--- DOCUMENT PASSAGE Enclosed Below ---

With each new banking crisis, the value of the implicit subsidy grows. In a recent paper, two economists — Kenichi Ueda of the IMF and Beatrice Weder Di Mauro of the University of Mainz — estimated that as of 2009 the expectation of government support was shaving about 0.8 percentage point off large banks’ borrowing costs. That’s up from 0.6 percentage point in 2007, before the financial crisis prompted a global round of bank bailouts.

To estimate the dollar value of the subsidy in the U.S., we multiplied it by the debt and deposits of 18 of the country’s largest banks, including JPMorgan, Bank of America Corp. and Citigroup Inc. The result: about $76 billion a year. The number is roughly equivalent to the banks’ total profits over the past 12 months, or more than the federal government spends every year on education.

JPMorgan’s share of the subsidy is $14 billion a year, or about 77 percent of its net income for the past four quarters. In other words, U.S. taxpayers helped foot the bill for the multibillion-dollar trading loss that is the focus of today’s hearing. They’ve also provided more direct support: Dimon noted in a recent conference call that the Home Affordable Refinancing Program, which allows banks to generate income by modifying government-guaranteed mortgages, made a significant contribution to JPMorgan’s earnings in the first three months of 2012.

And that’s not all the corporate welfare Jamie Dimon & Co. get.

--- End of Enclosed DOCUMENT PASSAGE ---
--- DATASET Enclosed Below ---

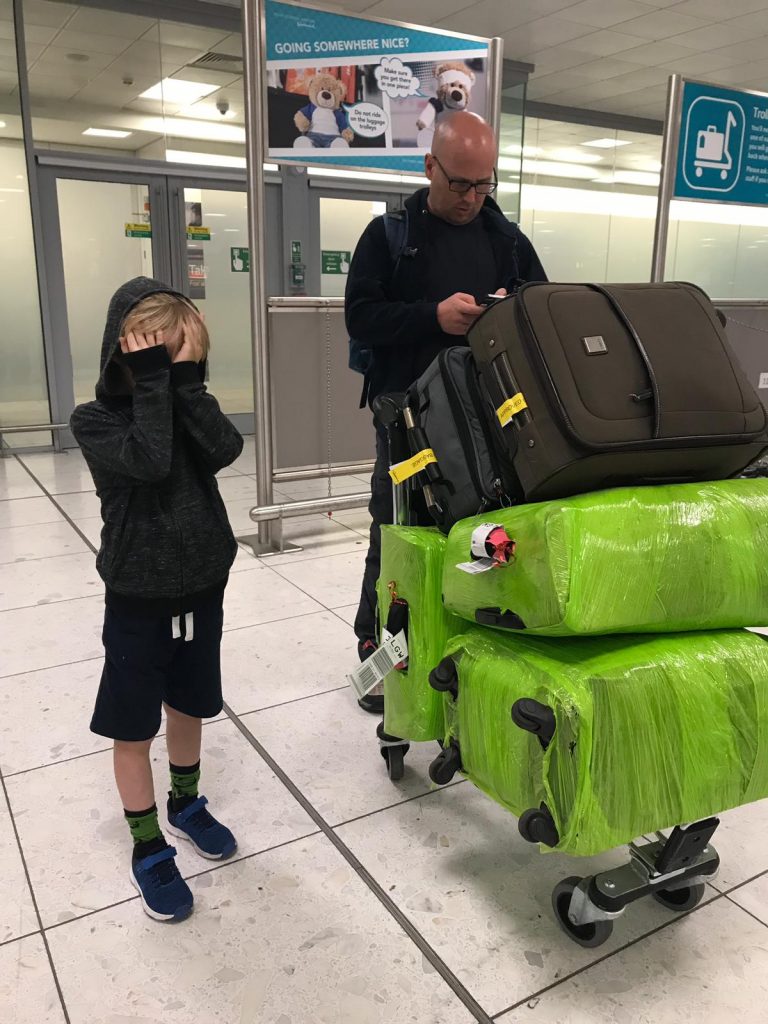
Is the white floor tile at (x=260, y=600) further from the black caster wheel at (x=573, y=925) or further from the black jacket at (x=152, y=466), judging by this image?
the black caster wheel at (x=573, y=925)

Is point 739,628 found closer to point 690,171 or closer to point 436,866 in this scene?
point 436,866

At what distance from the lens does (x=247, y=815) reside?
1923 millimetres

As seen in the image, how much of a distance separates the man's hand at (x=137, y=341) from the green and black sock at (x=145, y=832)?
0.94 m

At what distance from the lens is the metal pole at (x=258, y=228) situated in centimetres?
328

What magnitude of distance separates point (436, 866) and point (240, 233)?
6240 mm

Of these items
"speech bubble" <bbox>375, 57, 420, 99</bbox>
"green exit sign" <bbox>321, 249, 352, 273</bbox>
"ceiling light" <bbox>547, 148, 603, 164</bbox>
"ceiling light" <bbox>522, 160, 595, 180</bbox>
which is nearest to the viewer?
"speech bubble" <bbox>375, 57, 420, 99</bbox>

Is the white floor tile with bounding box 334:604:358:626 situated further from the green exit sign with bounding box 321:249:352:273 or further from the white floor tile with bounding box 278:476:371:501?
the green exit sign with bounding box 321:249:352:273

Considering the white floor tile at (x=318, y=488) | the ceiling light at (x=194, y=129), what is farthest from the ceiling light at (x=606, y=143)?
the white floor tile at (x=318, y=488)

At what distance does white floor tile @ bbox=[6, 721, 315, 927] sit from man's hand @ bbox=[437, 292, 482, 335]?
1242 mm

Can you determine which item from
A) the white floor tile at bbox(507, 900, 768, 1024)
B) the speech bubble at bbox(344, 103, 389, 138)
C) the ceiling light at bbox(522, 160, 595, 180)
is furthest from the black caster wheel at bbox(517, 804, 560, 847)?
the ceiling light at bbox(522, 160, 595, 180)

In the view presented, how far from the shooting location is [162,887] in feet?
5.23

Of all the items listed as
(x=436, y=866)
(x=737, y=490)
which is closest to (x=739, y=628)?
(x=737, y=490)

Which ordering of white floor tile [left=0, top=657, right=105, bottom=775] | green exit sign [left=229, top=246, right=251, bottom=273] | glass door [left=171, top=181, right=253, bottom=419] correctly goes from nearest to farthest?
white floor tile [left=0, top=657, right=105, bottom=775] → glass door [left=171, top=181, right=253, bottom=419] → green exit sign [left=229, top=246, right=251, bottom=273]

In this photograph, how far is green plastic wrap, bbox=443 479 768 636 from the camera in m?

--- End of Enclosed DATASET ---

• **WHAT THIS EXERCISE ASKS**
A: According to the bank subsidy passage, what is JPMorgan's share of the subsidy each year?
B: Echo part of the bank subsidy passage word for word: begin at the words "To estimate the" and stop after "year on education.".

• **TASK ANSWERS**
A: $14 billion a year

B:
To estimate the dollar value of the subsidy in the U.S., we multiplied it by the debt and deposits of 18 of the country’s largest banks, including JPMorgan, Bank of America Corp. and Citigroup Inc. The result: about $76 billion a year. The number is roughly equivalent to the banks’ total profits over the past 12 months, or more than the federal government spends every year on education.